Action item >> Check every line of the entries below for the word "Foto". Then give the number of lines that have it, with nothing added.

Material for the task >>

━━━━━━

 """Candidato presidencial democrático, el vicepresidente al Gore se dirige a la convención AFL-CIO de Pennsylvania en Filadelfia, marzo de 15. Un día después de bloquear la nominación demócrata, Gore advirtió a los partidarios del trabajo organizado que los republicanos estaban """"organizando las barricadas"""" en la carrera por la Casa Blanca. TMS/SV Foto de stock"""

━━━━━━

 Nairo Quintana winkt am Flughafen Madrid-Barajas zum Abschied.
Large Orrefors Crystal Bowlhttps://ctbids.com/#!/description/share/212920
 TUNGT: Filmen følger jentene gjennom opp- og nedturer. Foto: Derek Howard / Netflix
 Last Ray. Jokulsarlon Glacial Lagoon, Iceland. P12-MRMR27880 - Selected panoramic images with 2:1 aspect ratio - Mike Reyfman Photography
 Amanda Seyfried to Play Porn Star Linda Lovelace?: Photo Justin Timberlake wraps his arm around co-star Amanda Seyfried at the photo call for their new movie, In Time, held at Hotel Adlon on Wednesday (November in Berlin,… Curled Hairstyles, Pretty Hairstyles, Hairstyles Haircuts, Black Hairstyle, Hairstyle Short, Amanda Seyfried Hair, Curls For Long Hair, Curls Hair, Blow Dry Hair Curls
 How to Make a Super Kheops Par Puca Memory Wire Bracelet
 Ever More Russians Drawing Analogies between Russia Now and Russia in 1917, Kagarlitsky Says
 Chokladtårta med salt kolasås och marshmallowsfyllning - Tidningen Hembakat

━━━━━━

Task output >> 2